Vector Extensions.Lag Method
Definition
Assembly: Extreme.Numerics (in Extreme.Numerics.dll) Version: 8.1.23
Overload List
Lag<T>(Vector<T>) | Returns a vector whose observations are moved ahead by one observation. |
Lag<T>(Vector<T>, Int32) | Returns a vector whose observations are moved ahead by the specified number of observations. |
Lag<T>(Vector<T>, Int32, T) | Returns a vector whose observations are moved ahead by the specified number of observations. |
Lag<T>(Vector<T>)
public static Vector<T> Lag<T>(
this Vector<T> vector
)
Parameters
- vector Vector<T>
- The vector to transform.
Type Parameters
- T
Return Value
Vector<T>A vector.
Usage Note
In Visual Basic and C#, you can call this method as an instance method on any object of type Vector<T>. When you use instance method syntax to call this method, omit the first parameter. For more information, see Extension Methods (Visual Basic) or Extension Methods (C# Programming Guide).Remarks
Each new observation is the observation before the current observation. The first observation is set to NaN.
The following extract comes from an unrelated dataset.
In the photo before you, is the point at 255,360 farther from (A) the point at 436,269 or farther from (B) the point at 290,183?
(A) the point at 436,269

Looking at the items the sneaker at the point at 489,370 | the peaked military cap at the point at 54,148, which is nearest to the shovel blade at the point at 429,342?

The new vector gets the name lag1(<name>), where <name> is the name of the original vector.
Lag<T>(Vector<T>, Int32)
public static Vector<T> Lag<T>(
this Vector<T> vector,
int lag
)
Parameters
Type Parameters
- T
Return Value
Vector<T>A vector.
Usage Note
In Visual Basic and C#, you can call this method as an instance method on any object of type Vector<T>. When you use instance method syntax to call this method, omit the first parameter. For more information, see Extension Methods (Visual Basic) or Extension Methods (C# Programming Guide).Remarks
A positive value of lag indicates that the observations are shifted forward. If lag equals 1, then each new observation is the observation before the current observation. The first lag observations are set to NaN. If lag equals -1, then each new observation is the observation after the current observation. The last abs(lag) observations are set to NaN.
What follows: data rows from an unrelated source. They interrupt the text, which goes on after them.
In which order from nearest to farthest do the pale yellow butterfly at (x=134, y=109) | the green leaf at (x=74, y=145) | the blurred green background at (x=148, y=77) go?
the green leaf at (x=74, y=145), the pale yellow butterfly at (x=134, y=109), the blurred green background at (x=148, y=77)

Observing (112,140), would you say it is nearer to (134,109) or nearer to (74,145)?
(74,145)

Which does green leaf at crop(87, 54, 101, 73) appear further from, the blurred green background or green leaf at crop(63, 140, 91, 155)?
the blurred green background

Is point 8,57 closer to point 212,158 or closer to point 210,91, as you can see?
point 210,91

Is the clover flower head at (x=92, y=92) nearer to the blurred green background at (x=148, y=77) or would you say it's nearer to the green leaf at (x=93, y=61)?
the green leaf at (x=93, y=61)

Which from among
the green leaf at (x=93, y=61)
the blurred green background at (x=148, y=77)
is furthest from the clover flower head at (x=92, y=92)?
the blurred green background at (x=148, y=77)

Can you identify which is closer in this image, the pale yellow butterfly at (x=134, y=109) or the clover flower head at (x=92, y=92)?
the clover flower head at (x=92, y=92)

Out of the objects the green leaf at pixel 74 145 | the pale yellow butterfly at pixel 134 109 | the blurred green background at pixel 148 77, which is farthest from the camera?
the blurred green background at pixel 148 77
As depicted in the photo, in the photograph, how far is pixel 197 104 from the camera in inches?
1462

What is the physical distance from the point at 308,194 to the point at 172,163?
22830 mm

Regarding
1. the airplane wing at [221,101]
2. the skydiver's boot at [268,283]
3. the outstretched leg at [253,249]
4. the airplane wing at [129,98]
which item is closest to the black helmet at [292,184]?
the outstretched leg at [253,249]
The name of the new vector depends on whether lag is positive or negative. If lag is positive, the new vector gets the name lag<n>(<name>), where <n> is the lag and <name> is the name of the original vector. If lag is positive, the new vector gets the name lead<abs(n)>(<name>).
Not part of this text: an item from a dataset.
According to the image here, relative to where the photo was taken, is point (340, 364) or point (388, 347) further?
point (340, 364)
Lag<T>(Vector<T>, Int32, T)
public static Vector<T> Lag<T>(
this Vector<T> vector,
int lag,
T paddedValue
)
Parameters
- vector Vector<T>
- The vector to transform.
- lag Int32
- The number of observations to shift the series by.
- paddedValue T
- The valuie to be used for values in the new series that don't exist in the original series.
Type Parameters
- T
Return Value
Vector<T>A vector.
Usage Note
In Visual Basic and C#, you can call this method as an instance method on any object of type Vector<T>. When you use instance method syntax to call this method, omit the first parameter. For more information, see Extension Methods (Visual Basic) or Extension Methods (C# Programming Guide).Remarks
A positive value of lag indicates that the observations are shifted forward. If lag equals 1, then each new observation is the observation before the current observation. The first lag observations are set to paddedValue. If lag equals -1, then each new observation is the observation after the current observation. The last abs(lag) observations are set to paddedValue.
The name of the new vector depends on whether lag is positive or negative. If lag is positive, the new vector gets the name lag<n>(<name>), where <n> is the lag and <name> is the name of the original vector. If lag is positive, the new vector gets the name lead<abs(n)>(<name>).